> [WORK REQUIRED]
Search the entries below for the word "component", then copy each line in which it is found.

╭─ RECORD SET

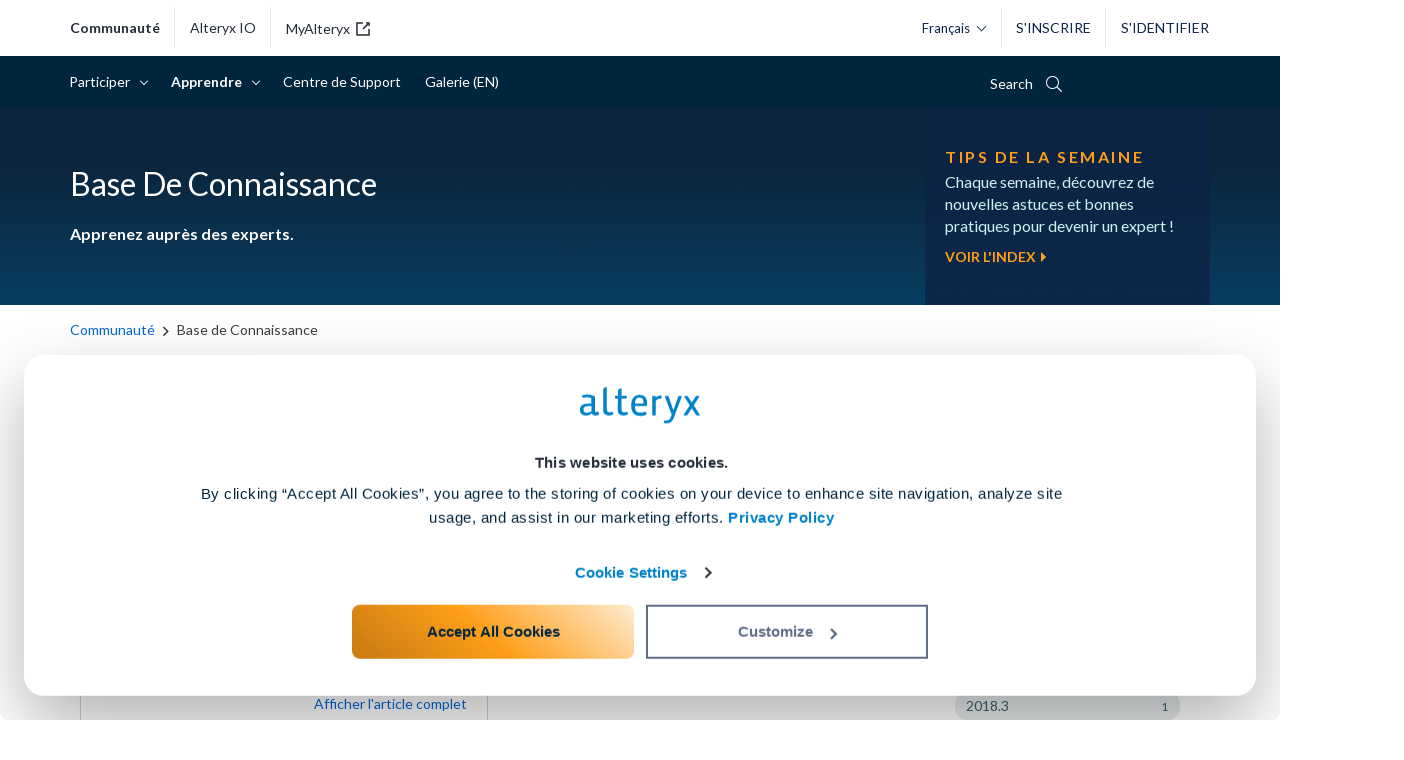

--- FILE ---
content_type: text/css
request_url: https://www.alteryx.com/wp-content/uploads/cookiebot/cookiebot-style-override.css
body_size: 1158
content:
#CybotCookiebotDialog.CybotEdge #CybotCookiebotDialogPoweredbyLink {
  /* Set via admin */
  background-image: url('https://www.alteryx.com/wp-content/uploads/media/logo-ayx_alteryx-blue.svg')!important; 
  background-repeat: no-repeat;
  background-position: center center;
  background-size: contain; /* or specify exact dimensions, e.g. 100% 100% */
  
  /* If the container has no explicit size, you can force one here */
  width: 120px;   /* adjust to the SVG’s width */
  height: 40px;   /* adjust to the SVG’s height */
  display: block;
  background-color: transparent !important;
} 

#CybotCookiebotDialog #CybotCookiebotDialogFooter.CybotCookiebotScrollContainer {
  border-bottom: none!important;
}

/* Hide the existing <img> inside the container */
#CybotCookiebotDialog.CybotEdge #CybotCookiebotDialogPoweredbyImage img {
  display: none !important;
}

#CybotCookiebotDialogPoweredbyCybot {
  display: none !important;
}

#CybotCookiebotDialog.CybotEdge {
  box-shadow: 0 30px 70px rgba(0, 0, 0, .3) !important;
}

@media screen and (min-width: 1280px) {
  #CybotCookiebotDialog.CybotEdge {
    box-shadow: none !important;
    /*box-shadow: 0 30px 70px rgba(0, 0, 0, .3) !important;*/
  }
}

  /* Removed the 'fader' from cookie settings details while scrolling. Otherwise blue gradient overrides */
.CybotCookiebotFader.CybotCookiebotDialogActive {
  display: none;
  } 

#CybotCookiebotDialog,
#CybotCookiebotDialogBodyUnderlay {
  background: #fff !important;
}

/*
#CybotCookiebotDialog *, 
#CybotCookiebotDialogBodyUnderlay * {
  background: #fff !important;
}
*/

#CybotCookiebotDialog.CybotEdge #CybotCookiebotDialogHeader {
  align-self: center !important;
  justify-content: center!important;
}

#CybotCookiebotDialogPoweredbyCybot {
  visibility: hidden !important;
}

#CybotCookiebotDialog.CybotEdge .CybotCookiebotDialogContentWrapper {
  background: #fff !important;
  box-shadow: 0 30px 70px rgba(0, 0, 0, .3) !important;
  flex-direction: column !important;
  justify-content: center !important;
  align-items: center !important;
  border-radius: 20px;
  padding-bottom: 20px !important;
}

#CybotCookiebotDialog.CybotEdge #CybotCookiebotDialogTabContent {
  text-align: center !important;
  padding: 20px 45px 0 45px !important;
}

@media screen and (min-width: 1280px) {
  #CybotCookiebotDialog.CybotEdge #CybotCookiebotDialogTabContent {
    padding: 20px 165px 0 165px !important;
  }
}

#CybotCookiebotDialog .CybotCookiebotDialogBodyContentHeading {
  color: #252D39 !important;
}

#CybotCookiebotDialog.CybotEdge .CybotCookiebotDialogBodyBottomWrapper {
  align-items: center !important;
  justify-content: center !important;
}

╰─
╭─ RECORD SET

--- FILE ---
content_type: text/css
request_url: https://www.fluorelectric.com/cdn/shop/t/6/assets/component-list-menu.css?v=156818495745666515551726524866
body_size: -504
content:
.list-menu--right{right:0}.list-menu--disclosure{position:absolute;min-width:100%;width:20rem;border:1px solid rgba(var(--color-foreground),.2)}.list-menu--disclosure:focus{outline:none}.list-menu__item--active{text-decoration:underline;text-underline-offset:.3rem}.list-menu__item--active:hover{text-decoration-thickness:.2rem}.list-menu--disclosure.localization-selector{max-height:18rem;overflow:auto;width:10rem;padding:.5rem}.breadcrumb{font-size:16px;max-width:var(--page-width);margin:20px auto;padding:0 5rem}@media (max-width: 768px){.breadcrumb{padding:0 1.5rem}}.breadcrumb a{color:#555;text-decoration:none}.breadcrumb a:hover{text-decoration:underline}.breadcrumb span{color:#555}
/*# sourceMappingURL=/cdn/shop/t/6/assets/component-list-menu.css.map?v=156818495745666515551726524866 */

╰─

> [RESPONSE AREA]
request_url: https://www.fluorelectric.com/cdn/shop/t/6/assets/component-list-menu.css?v=156818495745666515551726524866
/*# sourceMappingURL=/cdn/shop/t/6/assets/component-list-menu.css.map?v=156818495745666515551726524866 */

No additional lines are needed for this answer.